Banned Book Club, by Kim Hyun-sook and Ryan Estrada

 Illustrated by Hyung Ju-ko

Iron Circus Comics (2020)

(Graphic Novel)

Kim Hyun-sook and Ryan Estrada are a husband and wife team who live in Changwon, South Korea. Like the main character in her graphic novel, Kim was a member of a banned book club in the 1980s in South Korea while studying English Language and Literature. The novel starts with a conflict arising from Hyun-sook’s decision to attend a local university. Her parents, who are running an American-style steak restaurant are divided. Her mother wants her to be happy with her high school education and work full time in the restaurant, while her father wants his daughter to pursue her dreams. She ends up attending university, which is beset by massive political protests and infested with undercover secret police and student and faculty moles. Pursuing her interest in literature, she winds up attending a banned book club where students read banned literary classics as well as books by Marx, Kim Il-sung, Chomsky, Guevara, Friedan, and the poet Kim Ji-Ha, author of Cry of the People and Other Poems. They also gather to watch foreign films and foreign news broadcasts. Having been indoctrinated in high school with the government’s claim that the Gwangju uprising was caused by North Korean spies, Hyun-sook’s classmates present her with evidence of the true story of the student democracy movement and the brutal methods President Chun used to quell the protests.
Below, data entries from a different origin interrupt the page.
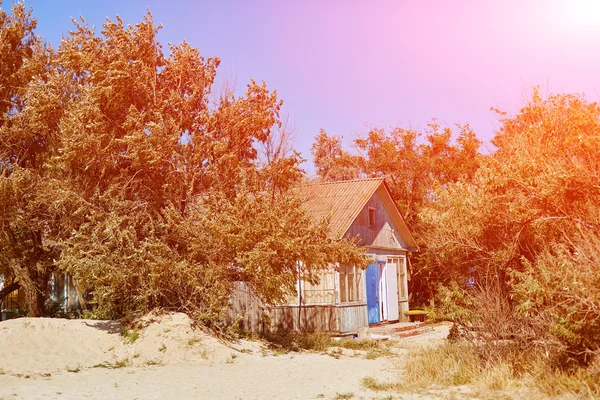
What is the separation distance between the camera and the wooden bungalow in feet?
69.1

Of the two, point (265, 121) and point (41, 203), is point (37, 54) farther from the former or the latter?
point (265, 121)

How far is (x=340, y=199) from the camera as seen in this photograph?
25.0 meters

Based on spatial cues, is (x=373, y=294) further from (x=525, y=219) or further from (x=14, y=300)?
(x=14, y=300)

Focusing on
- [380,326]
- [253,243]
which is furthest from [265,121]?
[380,326]

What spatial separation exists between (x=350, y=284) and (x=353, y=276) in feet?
1.23

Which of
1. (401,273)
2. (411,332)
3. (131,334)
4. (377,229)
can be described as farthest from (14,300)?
(401,273)

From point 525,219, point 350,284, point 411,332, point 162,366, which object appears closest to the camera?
point 525,219

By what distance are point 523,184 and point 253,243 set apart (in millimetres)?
6631

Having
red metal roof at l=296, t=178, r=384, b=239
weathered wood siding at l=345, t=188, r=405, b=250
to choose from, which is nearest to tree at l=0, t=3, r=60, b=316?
red metal roof at l=296, t=178, r=384, b=239

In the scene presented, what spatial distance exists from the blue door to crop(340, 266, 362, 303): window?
51.2 inches

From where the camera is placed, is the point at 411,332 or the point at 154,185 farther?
the point at 411,332

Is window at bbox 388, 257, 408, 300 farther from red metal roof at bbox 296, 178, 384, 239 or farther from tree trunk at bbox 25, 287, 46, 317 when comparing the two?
tree trunk at bbox 25, 287, 46, 317

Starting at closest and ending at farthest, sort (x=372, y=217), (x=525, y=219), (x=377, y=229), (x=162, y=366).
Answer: (x=525, y=219)
(x=162, y=366)
(x=372, y=217)
(x=377, y=229)

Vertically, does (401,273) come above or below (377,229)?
below
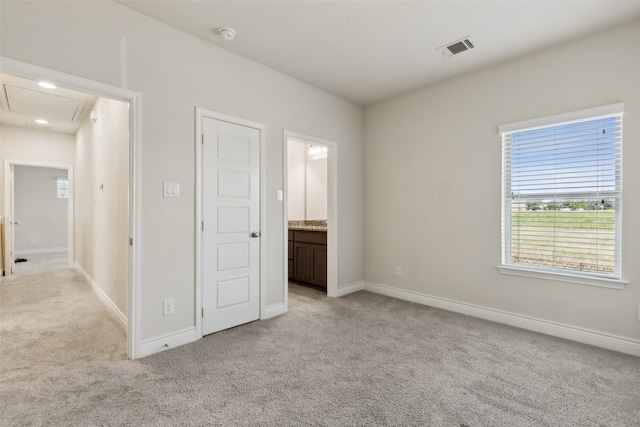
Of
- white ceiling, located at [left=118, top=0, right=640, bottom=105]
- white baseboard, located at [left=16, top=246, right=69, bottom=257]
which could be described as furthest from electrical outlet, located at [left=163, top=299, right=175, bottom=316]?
white baseboard, located at [left=16, top=246, right=69, bottom=257]

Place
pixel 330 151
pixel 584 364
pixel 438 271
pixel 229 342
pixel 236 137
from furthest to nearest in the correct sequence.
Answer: pixel 330 151 < pixel 438 271 < pixel 236 137 < pixel 229 342 < pixel 584 364

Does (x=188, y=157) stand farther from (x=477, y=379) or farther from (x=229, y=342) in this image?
(x=477, y=379)

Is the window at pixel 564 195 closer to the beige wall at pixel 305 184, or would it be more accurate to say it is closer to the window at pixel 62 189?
the beige wall at pixel 305 184

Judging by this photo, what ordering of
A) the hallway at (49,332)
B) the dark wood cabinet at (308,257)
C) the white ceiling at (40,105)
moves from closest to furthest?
the hallway at (49,332) → the white ceiling at (40,105) → the dark wood cabinet at (308,257)

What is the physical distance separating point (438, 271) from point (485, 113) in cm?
190

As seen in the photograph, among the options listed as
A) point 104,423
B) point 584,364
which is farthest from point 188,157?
point 584,364

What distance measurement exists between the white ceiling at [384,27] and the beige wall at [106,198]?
1.27m

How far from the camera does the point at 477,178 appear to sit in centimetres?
338

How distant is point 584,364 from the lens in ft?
7.60

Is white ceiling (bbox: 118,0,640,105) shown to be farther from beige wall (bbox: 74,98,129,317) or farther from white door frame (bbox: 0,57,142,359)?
beige wall (bbox: 74,98,129,317)

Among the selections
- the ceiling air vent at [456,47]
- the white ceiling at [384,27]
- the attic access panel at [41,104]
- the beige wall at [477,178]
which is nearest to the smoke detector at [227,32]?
the white ceiling at [384,27]

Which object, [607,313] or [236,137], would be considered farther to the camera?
[236,137]

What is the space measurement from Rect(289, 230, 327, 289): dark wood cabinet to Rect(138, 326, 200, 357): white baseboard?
6.76 feet

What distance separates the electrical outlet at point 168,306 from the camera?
2.55m
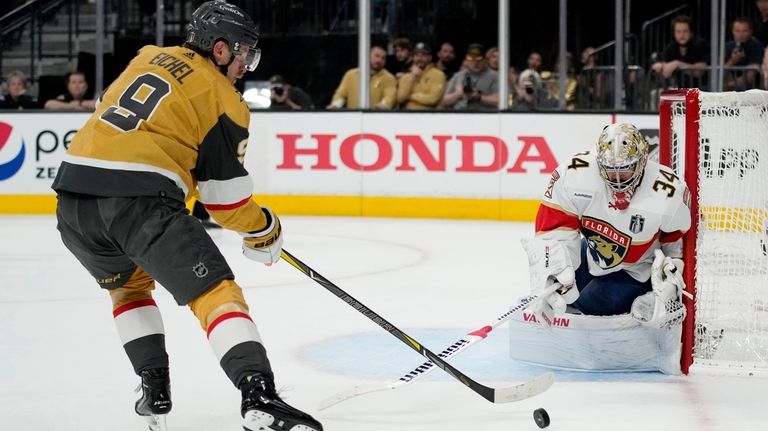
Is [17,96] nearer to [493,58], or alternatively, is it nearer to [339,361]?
[493,58]

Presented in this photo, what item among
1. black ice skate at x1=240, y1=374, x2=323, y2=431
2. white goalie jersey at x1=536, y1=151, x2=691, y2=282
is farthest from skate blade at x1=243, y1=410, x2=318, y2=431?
white goalie jersey at x1=536, y1=151, x2=691, y2=282

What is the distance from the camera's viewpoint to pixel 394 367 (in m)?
3.47

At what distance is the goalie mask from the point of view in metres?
3.23

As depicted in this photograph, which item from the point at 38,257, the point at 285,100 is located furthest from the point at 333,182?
the point at 38,257

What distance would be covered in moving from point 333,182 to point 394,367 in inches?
181

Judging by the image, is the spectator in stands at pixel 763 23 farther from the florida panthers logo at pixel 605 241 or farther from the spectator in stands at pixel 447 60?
the florida panthers logo at pixel 605 241

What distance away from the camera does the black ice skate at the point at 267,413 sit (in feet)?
7.40

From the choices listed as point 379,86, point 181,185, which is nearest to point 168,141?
point 181,185

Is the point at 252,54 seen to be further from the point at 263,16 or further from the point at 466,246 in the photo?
the point at 263,16

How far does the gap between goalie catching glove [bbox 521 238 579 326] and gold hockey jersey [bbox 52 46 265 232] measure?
1097 mm

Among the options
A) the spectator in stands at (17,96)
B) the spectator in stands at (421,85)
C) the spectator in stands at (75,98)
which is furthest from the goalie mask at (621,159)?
the spectator in stands at (17,96)

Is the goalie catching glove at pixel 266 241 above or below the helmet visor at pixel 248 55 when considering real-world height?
below

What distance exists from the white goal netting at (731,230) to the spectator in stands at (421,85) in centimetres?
440

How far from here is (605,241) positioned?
11.2 ft
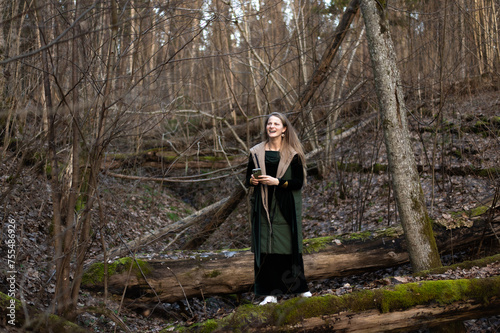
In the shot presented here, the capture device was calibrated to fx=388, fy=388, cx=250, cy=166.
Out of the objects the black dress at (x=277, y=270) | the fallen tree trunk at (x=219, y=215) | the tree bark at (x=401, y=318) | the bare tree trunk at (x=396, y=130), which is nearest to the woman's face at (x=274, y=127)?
the black dress at (x=277, y=270)

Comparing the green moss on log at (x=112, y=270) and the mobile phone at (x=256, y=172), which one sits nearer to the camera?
the mobile phone at (x=256, y=172)

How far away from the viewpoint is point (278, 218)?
4453mm

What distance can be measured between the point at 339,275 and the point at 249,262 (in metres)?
1.30

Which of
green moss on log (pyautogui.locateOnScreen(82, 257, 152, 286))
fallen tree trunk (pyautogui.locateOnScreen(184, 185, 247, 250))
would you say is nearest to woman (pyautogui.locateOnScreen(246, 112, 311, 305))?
green moss on log (pyautogui.locateOnScreen(82, 257, 152, 286))

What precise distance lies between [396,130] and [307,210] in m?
5.35

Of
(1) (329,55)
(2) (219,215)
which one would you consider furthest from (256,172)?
(2) (219,215)

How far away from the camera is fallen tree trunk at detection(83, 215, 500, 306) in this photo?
16.1ft

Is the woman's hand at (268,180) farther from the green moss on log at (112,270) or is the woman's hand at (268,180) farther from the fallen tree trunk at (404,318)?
the green moss on log at (112,270)

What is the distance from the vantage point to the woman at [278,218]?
441 centimetres

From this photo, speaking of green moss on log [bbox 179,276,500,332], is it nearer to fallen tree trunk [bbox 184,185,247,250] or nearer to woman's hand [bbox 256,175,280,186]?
woman's hand [bbox 256,175,280,186]

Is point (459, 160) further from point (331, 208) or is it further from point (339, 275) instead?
point (339, 275)

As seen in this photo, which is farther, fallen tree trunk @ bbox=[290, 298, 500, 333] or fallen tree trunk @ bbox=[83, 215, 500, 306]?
fallen tree trunk @ bbox=[83, 215, 500, 306]

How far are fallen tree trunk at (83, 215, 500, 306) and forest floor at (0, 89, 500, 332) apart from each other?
23 centimetres

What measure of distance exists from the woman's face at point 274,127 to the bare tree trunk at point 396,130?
1191 mm
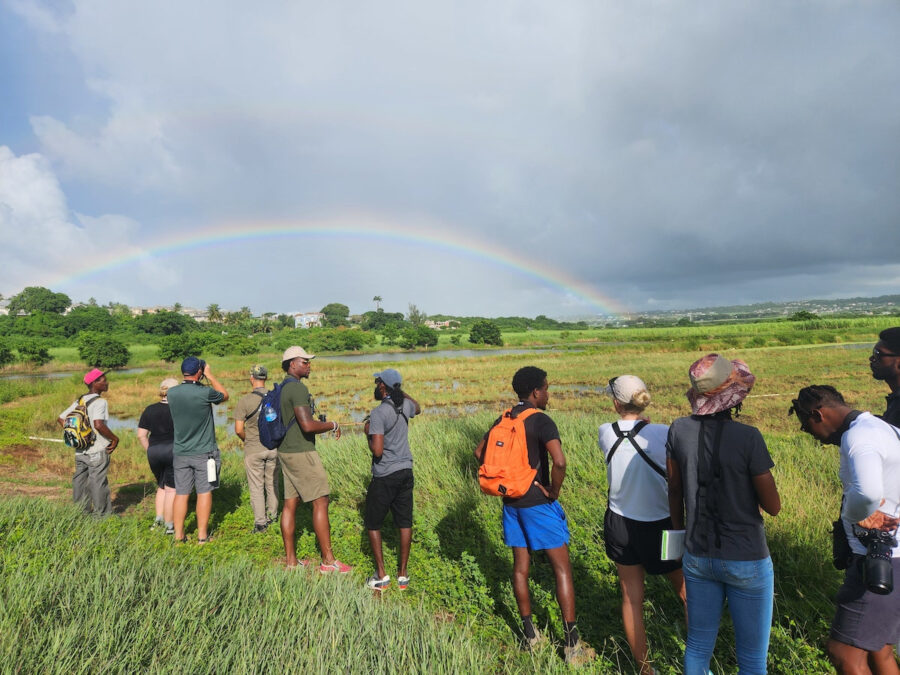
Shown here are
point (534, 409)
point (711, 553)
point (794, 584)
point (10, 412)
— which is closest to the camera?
point (711, 553)

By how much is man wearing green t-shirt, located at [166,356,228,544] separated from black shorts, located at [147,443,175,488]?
307mm

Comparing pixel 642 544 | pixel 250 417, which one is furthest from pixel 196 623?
pixel 250 417

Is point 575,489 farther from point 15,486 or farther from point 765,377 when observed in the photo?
point 765,377

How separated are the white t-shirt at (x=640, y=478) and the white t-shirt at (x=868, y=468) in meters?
0.80

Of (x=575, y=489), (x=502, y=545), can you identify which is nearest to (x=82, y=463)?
(x=502, y=545)

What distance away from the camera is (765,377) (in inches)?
897

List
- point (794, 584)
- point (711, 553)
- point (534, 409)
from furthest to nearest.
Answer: point (794, 584) < point (534, 409) < point (711, 553)

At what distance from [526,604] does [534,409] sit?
4.34 ft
The text is in English, though there is signage, posters, etcetera that feature untranslated Korean. We see students preparing Molotov cocktails, rioting, police brutality, and torture. Despite all that, the story ends with a cheerful, upbeat reunion twenty years later.  Some of the group’s members have moved into business, but others continue to see a need for active political protest. One couple even runs a “Banned Bookstore.”  As in many contemporary Korean films, young Koreans are portrayed as committed warriors for social justice. Political activism is not extremist: it is expected. Parts of Banned Book Club are raw and frightening, but the conclusion perhaps downplays the extraordinary risks that citizens take when they protest against the state. For example, one character at the reunion is praised for his “ripped” physique; he casually explains that his muscles are a benefit of the ten years he spent in prison for anti-government conspiracy.